PROBLEM STATEMENT:
Transcribe each record exactly; skip any picture.
◇ ◇ ◇ ◇
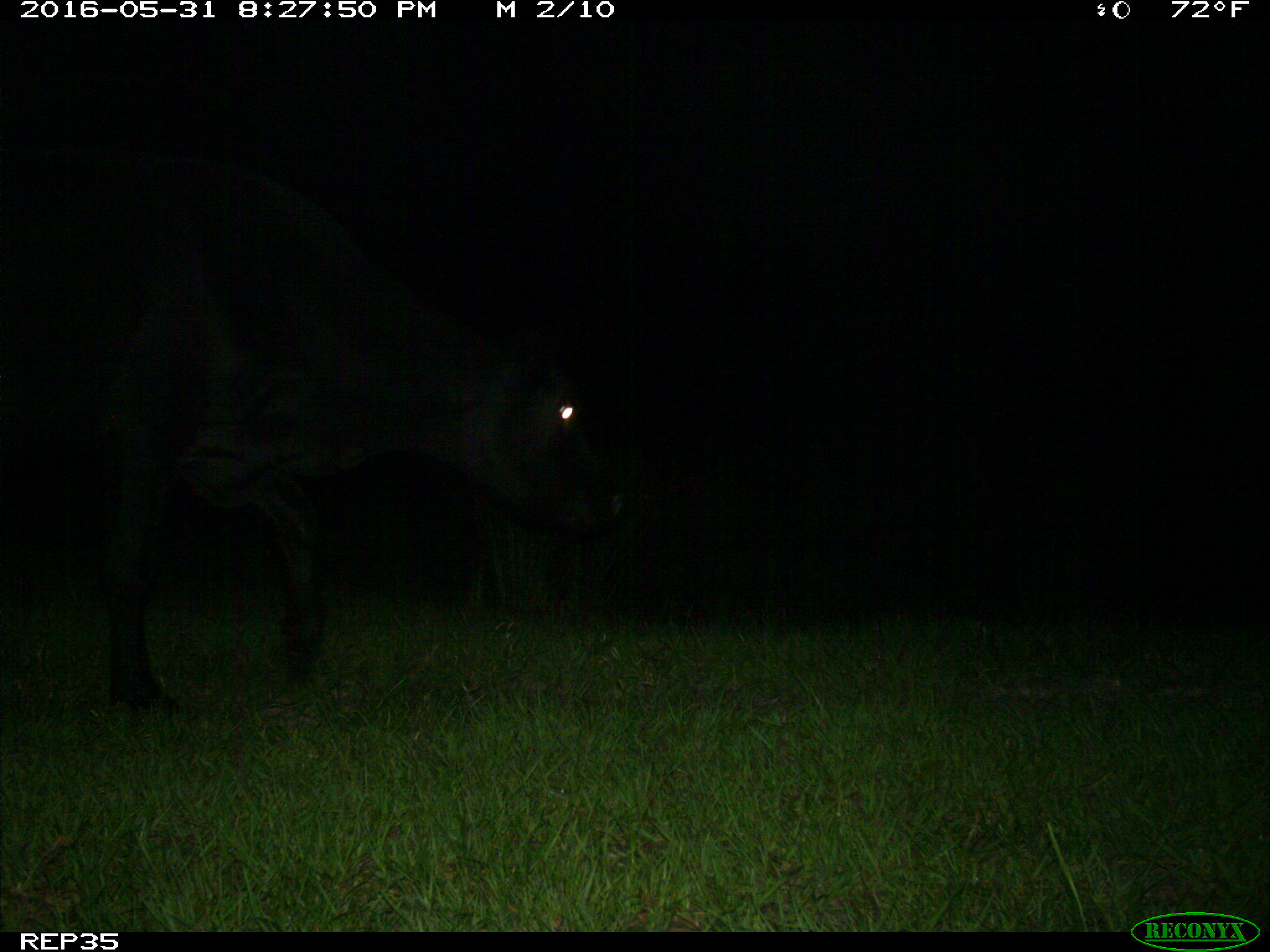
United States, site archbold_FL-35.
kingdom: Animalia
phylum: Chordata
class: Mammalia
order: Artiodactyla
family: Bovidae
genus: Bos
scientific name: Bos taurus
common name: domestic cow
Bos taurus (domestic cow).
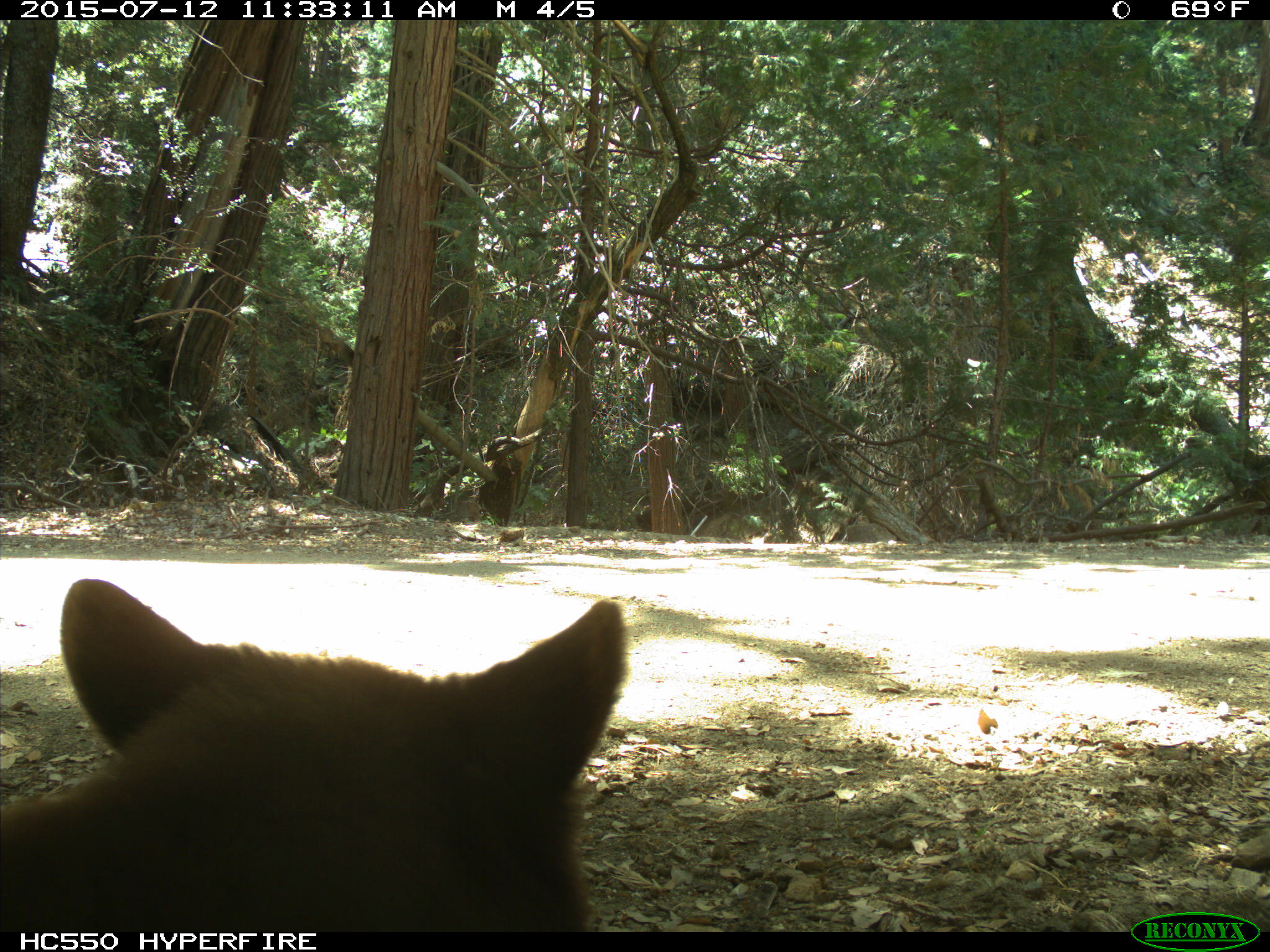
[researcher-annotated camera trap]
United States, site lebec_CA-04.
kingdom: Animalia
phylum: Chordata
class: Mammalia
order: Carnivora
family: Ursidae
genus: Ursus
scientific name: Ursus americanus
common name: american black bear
◇ ◇ ◇ ◇
SOLVED PROBLEM:
United States, site archbold_FL-35.
kingdom: Animalia
phylum: Chordata
class: Mammalia
order: Artiodactyla
family: Bovidae
genus: Bos
scientific name: Bos taurus
common name: domestic cow
Bos taurus (domestic cow).
[researcher-annotated camera trap]
United States, site lebec_CA-04.
kingdom: Animalia
phylum: Chordata
class: Mammalia
order: Carnivora
family: Ursidae
genus: Ursus
scientific name: Ursus americanus
common name: american black bear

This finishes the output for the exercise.